The One Number Big Pharma is Keeping Secret From You
Does anyone know how doctors decide whether a pharmaceutical treatment is suitable for a given condition? We’ve all heard of it—it’s the data. Data decides whether we should write one prescription, another, or none at all. Guess who presents this data for the most part? You are going to love this—it’s the very same people who are trying to sell the product: Big Pharma.
I recall being a medical student and diligently learning how these data are presented and what they mean. All doctors are taught to understand terms like absolute risk, relative risk, absolute and relative risk reductions, odds ratios, hazard ratios, and many other statistical terms, as this is the language through which data are presented. Because statistics can be complex, experts in this field working for entities with conflicting interests may choose to obscure the truth, presenting "part-truths" by using out-of-touch statistical lingo.
When I was a young doctor training to be a GP in the UK, we had a powerful presentation on this organised by the GP training provider (West Cambridgeshire). Our group of 30 doctors held differing opinions on the efficacy of a drug depending on how the data were presented. It turned out the conclusions all came from the same data on the same drug; they were just dressed differently. I remember the embarrassment vividly.

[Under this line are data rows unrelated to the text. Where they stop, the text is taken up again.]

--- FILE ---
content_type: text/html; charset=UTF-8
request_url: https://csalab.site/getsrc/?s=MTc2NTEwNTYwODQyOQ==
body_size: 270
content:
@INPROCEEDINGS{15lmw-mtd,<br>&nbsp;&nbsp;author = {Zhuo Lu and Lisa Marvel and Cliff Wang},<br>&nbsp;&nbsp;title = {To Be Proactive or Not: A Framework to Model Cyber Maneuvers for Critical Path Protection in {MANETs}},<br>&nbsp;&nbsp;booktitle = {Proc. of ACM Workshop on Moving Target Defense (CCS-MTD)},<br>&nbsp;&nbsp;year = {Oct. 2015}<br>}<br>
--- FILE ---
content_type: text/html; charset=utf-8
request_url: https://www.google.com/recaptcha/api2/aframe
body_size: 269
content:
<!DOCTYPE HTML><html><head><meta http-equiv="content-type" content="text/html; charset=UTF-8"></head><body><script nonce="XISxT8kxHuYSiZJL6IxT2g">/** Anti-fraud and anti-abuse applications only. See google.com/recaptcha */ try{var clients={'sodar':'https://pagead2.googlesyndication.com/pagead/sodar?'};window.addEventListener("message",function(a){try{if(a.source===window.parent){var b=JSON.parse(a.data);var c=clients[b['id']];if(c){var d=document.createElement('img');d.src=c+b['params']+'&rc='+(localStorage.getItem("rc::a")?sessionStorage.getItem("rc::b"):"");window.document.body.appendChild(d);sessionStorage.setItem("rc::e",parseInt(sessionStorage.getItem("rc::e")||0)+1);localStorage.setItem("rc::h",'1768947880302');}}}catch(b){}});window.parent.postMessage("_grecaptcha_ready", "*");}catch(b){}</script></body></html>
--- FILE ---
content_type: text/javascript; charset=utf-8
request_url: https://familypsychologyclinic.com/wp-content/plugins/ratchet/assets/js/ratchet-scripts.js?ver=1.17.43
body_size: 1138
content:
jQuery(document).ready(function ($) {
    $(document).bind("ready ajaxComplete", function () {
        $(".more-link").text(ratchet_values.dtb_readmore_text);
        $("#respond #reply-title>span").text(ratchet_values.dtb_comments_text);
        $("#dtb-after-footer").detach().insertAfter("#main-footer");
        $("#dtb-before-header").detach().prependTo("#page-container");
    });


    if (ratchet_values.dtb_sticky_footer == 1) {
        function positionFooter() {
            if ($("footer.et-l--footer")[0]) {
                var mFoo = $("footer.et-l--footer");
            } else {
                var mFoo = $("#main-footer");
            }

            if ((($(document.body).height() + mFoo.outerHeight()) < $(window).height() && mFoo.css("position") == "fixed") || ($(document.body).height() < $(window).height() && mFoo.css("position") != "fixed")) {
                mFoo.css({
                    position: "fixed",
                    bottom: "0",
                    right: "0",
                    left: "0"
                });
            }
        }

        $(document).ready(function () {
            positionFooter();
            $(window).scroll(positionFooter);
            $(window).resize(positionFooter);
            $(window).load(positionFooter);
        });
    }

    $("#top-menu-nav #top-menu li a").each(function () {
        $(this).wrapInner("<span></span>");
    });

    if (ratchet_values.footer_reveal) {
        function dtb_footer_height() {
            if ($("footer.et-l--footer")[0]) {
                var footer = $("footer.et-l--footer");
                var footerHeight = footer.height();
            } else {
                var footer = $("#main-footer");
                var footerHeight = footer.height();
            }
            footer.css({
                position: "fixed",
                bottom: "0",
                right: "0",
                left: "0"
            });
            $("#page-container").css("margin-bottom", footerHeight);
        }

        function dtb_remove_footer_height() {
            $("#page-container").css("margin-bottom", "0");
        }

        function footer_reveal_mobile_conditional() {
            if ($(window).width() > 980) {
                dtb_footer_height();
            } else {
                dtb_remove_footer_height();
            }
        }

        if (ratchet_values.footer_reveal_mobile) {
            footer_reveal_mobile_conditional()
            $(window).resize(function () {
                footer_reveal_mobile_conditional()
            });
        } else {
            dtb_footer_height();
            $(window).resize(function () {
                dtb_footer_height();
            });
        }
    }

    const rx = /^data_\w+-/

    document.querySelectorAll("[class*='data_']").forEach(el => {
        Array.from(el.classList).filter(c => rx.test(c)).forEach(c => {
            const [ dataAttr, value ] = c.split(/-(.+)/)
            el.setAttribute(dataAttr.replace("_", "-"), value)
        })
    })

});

There is, however, one statistical term that can separate signal from noise rather effectively, and understandably, its use is shunned by most pharma-sponsored studies. This is called the NNT—Number Needed to Treat. It’s the parameter that makes the most sense and brings reality back down to earth: how many people do we need to treat with this product to see one person benefit? Although often not reported, the NNT for most treatments can be calculated easily because the formula is simple (yes most good things are simple).
Basically, the most honest and transparent way to present data on a treatment must include the NNT whenever possible. When given the NNT, a patient can understand a drug’s efficacy and know what to expect. Some people might think it is worth taking medication even if there is only a 1 in 10 chance of getting better after 12 months; others may feel a 1 in 2 chance is still too low. I don’t think either view is wrong. Instead, I believe it is wonderful to move away from paternalism and let people make informed, individual decisions that empower them and those around them.
Let’s look at one example: statins. If I were to pick the best data on statins (being generous to give the drug its best chance), a five-year course reduces the risk of major coronary events by 24%. That seems like a fair number to some. But if we unpack that statement, it takes five whole years of taking the drug to achieve such a benefit. Moreover, what does a 24% reduction mean if we don’t know our baseline risk? If our starting risk is a 100% probability of a heart attack, a 24% reduction results in a 76% probability after five years. If our starting risk is 10%, our final probability at five years is 7.6%. These distinctions significantly affect a person's decision on whether to take the medication.
The NNT comes to the rescue to pull us out of this confusion. Again, maintaining a generous approach and looking only at the best data while ignoring underperforming studies, the NNT is 25. That means 25 people need to take a statin for five years to prevent one person from having a heart attack. Furthermore, this number is conditional; it is reserved for people who have been unlucky enough to have already had a heart attack. If you have had a heart attack, the best a statin can do—according to the industry's own best data—is prevent 1 out of 25 people from having another event over five years. If I don’t cherry-pick the data, that number rises from 25 to 39. I often ask people plainly: would you take a drug if it only prevented an ailment in 1 out of every 39 people taking it for years?
In reality, many people are prescribed statins without having had a prior heart attack. Your doctors are well-intentioned and have likely seen undesirable results in your blood panels before taking this course of action. However, it would be a dream to see risks and benefits discussed more honestly with patients—and this is what the NNT can do neatly without taking up too much of a doctor’s time.
The NNT to prevent one heart attack in a high-risk patient who has not had a previous heart attack is around 104. That means we need to treat 104 high-risk individuals for five years and cross our fingers that you will be the lucky one at the end of those 60 months. For low-risk individuals, the number is 217. Why would you take a statin if you are low risk? (Mind you, I have heard doctors say everyone over 50 should be on one).
I want to be clear: this post is not an attack against any particular medication. If you are on a statin and are concerned that your prescription needs to be reviewed because of the examples above, please consult your doctor. My intention today is to encourage science and common sense to merge once again, as I believe they used to. Transparency is pivotal in modern medicine, especially as we are surrounded by conflicting interests like never before. If you are prescribed medication to prevent a disease, ensure your doctor talks to you about the NNT. Remember to ask: what do I consider a "good" drug? How many people need to take it for how many years to see one person’s ailment prevented? 100? 50? 10? Or 2? When your decision is informed, whichever way you lean, your heart reclaims its contentment. Long live patient autonomy!